(DATA Opens)
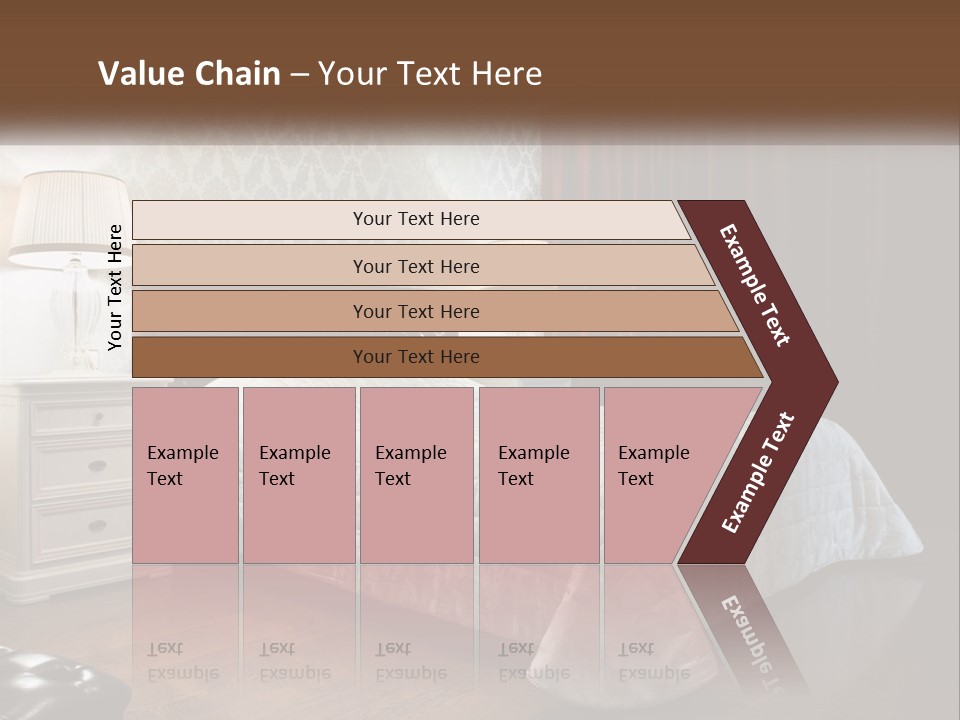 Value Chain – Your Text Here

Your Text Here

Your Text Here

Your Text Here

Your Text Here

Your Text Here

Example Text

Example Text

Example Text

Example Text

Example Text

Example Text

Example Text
(DATA Closes)
(DATA Opens)
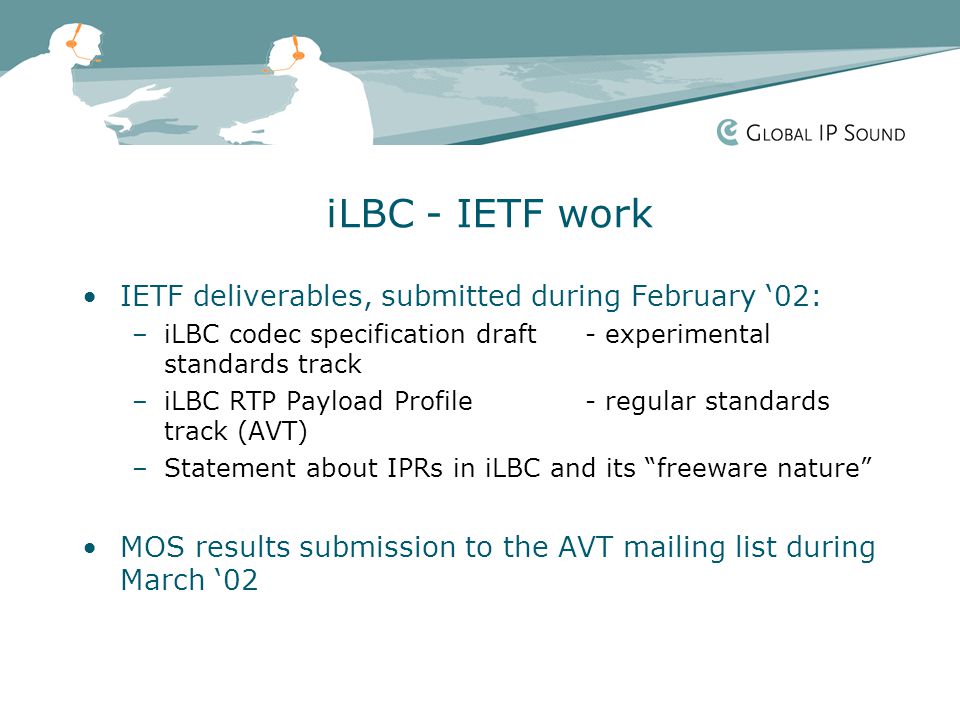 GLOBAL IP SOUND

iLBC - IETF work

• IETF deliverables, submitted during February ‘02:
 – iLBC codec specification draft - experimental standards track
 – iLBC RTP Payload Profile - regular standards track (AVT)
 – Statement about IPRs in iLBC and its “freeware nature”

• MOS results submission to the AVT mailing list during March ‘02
(DATA Closes)
(DATA Opens)
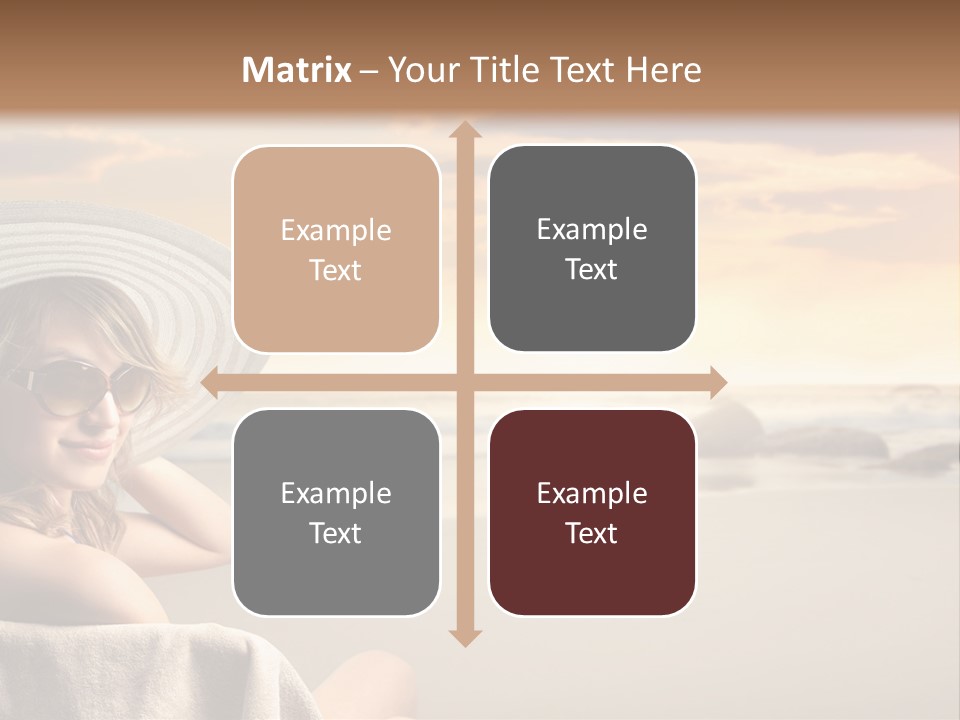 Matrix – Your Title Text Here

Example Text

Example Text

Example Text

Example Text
(DATA Closes)
### EXERCISE AIM:
Read the lines above. Gather those in which the string "iLBC" is found.

### RESPONSE:
iLBC - IETF work
 – iLBC codec specification draft - experimental standards track
 – iLBC RTP Payload Profile - regular standards track (AVT)
 – Statement about IPRs in iLBC and its “freeware nature”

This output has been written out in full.